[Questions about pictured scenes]

========

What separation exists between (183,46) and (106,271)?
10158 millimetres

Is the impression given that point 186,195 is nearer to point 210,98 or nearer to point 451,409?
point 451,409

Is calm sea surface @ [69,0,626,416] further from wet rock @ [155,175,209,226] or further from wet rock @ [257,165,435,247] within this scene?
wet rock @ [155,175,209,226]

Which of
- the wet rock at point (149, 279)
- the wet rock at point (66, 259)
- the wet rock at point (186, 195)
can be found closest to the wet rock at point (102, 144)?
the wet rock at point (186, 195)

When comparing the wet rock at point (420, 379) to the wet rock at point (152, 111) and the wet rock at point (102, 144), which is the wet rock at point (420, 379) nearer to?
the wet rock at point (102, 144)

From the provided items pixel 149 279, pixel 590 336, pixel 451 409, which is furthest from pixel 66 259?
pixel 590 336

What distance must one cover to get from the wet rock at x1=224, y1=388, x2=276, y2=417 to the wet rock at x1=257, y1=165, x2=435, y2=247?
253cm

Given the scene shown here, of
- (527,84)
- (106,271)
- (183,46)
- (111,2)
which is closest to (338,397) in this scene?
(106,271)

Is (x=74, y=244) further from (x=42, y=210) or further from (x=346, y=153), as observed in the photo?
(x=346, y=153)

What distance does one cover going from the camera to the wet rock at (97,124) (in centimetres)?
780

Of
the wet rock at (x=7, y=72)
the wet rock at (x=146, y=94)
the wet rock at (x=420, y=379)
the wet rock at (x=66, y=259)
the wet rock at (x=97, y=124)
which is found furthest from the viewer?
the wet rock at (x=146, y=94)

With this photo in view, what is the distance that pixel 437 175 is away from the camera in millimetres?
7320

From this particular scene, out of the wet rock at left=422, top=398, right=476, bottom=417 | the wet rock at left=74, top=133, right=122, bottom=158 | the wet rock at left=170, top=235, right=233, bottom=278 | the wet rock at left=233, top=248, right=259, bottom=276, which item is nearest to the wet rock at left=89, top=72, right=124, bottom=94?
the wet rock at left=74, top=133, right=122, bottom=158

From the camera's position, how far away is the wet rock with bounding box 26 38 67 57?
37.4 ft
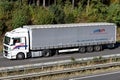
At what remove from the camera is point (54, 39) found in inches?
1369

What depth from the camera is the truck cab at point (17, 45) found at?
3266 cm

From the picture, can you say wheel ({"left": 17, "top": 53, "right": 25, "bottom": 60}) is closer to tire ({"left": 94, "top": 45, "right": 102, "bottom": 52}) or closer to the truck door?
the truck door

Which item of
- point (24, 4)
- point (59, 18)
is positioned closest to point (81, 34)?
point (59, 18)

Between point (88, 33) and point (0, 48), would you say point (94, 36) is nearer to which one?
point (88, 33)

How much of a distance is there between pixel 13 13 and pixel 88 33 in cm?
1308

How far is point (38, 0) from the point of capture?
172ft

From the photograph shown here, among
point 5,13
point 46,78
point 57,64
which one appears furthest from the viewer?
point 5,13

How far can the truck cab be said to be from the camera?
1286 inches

========

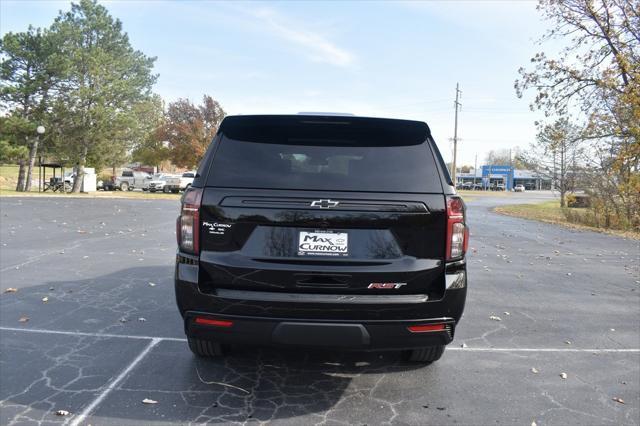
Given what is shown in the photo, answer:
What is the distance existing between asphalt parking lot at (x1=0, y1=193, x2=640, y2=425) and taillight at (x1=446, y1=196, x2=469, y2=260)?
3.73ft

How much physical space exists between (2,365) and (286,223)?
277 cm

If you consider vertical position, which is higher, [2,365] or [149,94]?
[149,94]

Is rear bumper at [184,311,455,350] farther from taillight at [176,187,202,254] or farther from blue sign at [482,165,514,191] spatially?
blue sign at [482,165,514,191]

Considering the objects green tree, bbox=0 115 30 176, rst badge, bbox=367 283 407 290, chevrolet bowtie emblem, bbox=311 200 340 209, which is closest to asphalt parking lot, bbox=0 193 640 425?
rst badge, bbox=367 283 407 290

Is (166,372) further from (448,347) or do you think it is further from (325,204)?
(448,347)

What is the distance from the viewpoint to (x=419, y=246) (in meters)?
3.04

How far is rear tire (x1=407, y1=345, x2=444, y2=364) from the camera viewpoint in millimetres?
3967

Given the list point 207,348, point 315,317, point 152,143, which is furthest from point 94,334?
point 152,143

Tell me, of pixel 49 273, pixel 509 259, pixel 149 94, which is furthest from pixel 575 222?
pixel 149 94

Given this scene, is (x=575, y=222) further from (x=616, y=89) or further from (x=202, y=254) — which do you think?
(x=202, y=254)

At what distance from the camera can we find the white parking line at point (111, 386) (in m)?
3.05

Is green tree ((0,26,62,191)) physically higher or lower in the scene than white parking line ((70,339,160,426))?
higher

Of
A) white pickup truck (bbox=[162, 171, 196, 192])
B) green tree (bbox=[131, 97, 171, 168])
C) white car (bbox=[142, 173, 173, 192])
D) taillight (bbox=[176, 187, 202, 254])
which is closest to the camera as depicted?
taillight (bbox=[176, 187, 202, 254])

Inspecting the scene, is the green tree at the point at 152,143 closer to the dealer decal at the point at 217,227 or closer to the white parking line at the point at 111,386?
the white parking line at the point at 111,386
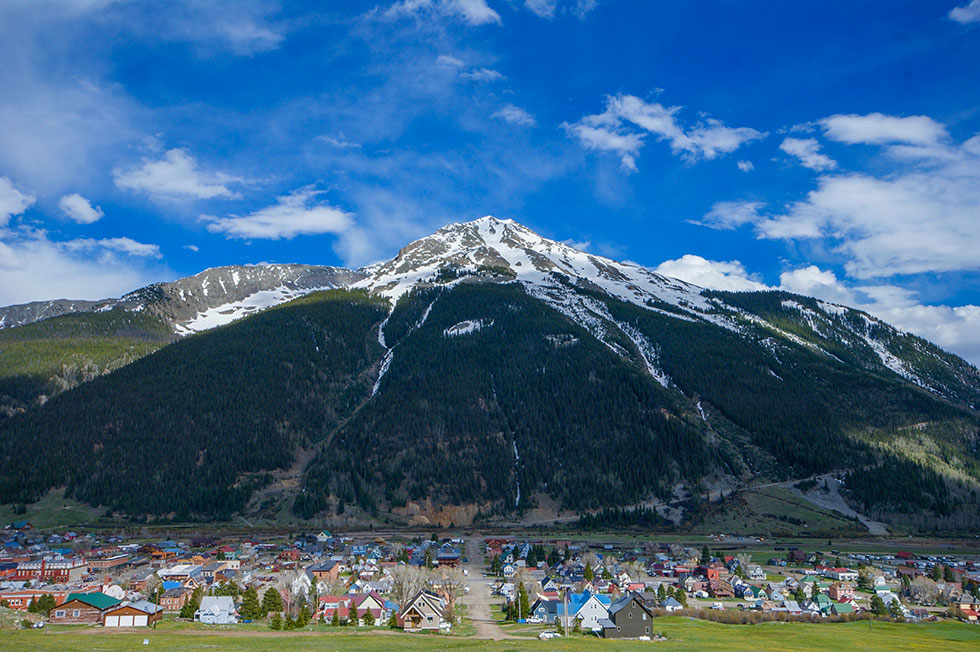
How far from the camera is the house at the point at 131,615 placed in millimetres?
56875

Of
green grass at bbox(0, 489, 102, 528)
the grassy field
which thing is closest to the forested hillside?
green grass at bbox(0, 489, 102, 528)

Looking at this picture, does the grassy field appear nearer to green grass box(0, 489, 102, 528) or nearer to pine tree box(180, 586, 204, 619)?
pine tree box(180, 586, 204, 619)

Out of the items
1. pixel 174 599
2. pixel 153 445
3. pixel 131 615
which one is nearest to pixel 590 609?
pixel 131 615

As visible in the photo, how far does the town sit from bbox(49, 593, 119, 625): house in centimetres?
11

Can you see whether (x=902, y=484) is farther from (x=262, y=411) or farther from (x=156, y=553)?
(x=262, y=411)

========

What you are asked to do:
Tally the lines above: how many of them contain the word "this"? Give only the number.

The result:
6